# Data EDA(Object Detection관점)

In [None]:
from pycocotools.coco import COCO

import numpy as np
from pandas import DataFrame as df

import matplotlib.pyplot as plt
import seaborn as sns
sns.set_theme(style="darkgrid")

In [1]:
coco = COCO('/opt/ml/input/data/train.json')

# bbox EDA

In [3]:
image_ids = coco.getImgIds()

In [2]:
len(image_ids) # 총 이미지 사진의 개수

In [5]:
image_id = image_ids[0]

In [3]:
# 이미지 한장의 정보 불러오기
image_infos = coco.loadImgs(image_id)[0]
print(image_infos)

In [4]:
coco.loadImgs(image_id)

In [5]:
# 0번 id에 대한 이미지 어노테이션 가져오기
ann_ids = coco.getAnnIds(imgIds =0)
anns = coco.loadAnns(ann_ids)
len(anns)

In [6]:
print(anns[0]['bbox'])

In [9]:
print(type(anns[0]['segmentation']))

In [10]:
cat_ids = coco.getCatIds()
cat_ids

In [23]:
cats = coco.loadCats(cat_ids)

In [24]:
category_name_list = []

In [25]:
for cat in cats:
    category_name_list.append(cat['name'])

In [11]:
category_name_list 

In [27]:
# 이미지를 순회하며 카테고리마다 박스의 사이즈가 얼마나 되는지 조사

# 클래스 마다 박스 크기 저장
class_bbox_scale_list = []

for _ in range(11):
    class_bbox_scale_list.append([])

for image_id in image_ids:
    
    # 이미지에 대한 정보를 가져오기
    image_infos = coco.loadImgs(image_id)[0]
    image_id = image_infos['id'] # 이미지 아이디를 가져옴
    
    # annotation정보를 가져오기
    ann_ids = coco.getAnnIds(imgIds=image_id)
    anns = coco.loadAnns(ann_ids)
    
    # 카테고리 정보 가져오기
    for ann in anns:
        category_id = ann['category_id']
        bbox_information = ann['bbox']
        bbox_area = bbox_information[2] * bbox_information[3]
        class_bbox_scale_list[category_id].append(bbox_area)

In [12]:
# 이미지의 전체 크기
print(512 * 512)

## class별 bbox개수의 분포도

In [29]:
# 클래스마다의 bbox의 개수
class_bbox_count_list = []

for i in range(11):
    class_bbox_count_list.append(len(class_bbox_scale_list[i]))

In [13]:
class_bbox_count_list

In [14]:
bbox_stat = df(data= {"category" : category_name_list, "count" : class_bbox_count_list},
               columns = ["category", "count"]
              )
bbox_stat.head()

In [15]:
# 카테고리별 bbox개수 분포도
fig, ax1 = plt.subplots(1, 1, fcigsize = (30, 6))

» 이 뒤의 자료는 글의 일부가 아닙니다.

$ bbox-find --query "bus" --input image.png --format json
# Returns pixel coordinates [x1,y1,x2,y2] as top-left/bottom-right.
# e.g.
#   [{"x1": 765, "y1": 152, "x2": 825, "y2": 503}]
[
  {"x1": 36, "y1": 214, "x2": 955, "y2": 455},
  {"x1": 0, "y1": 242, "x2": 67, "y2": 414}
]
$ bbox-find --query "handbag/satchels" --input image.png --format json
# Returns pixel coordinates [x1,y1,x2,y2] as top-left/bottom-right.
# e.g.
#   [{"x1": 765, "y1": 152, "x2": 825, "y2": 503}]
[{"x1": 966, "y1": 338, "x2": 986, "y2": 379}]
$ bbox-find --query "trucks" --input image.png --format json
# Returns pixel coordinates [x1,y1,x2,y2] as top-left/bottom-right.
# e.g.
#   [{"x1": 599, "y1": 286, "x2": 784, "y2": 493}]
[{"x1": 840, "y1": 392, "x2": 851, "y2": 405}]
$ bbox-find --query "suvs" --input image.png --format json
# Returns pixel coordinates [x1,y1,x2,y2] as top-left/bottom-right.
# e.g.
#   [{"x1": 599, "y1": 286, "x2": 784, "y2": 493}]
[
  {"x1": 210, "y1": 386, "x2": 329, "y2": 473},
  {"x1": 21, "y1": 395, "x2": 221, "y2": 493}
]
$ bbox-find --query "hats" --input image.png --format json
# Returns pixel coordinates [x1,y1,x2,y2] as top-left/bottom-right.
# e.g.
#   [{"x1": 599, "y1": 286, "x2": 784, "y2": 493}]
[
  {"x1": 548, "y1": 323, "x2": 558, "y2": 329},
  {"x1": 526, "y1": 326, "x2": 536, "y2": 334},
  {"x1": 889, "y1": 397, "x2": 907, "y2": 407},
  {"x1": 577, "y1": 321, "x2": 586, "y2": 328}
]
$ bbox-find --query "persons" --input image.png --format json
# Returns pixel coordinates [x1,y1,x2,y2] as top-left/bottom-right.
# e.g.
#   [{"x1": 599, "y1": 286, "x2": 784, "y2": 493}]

sns.barplot(x = "category", y = "count",data = bbox_stat, ax = ax1)

In [33]:
category_name_list_all = ['UNKNOWN'] * class_bbox_count_list[0] + ['General trash'] * class_bbox_count_list[1] \
+ ['Paper'] * class_bbox_count_list[2] + ['Paper pack'] * class_bbox_count_list[3]\
+ ['Metal'] * class_bbox_count_list[4] + ['Glass'] * class_bbox_count_list[5]\
+ ['Plastic'] * class_bbox_count_list[6] + ['Styrofoam'] * class_bbox_count_list[7]\
+ ['Plastic bag'] * class_bbox_count_list[8] + ['Battery'] * class_bbox_count_list[9]\
+ ['Cloating'] * class_bbox_count_list[10]

In [34]:
assert len(category_name_list_all) == sum(class_bbox_count_list)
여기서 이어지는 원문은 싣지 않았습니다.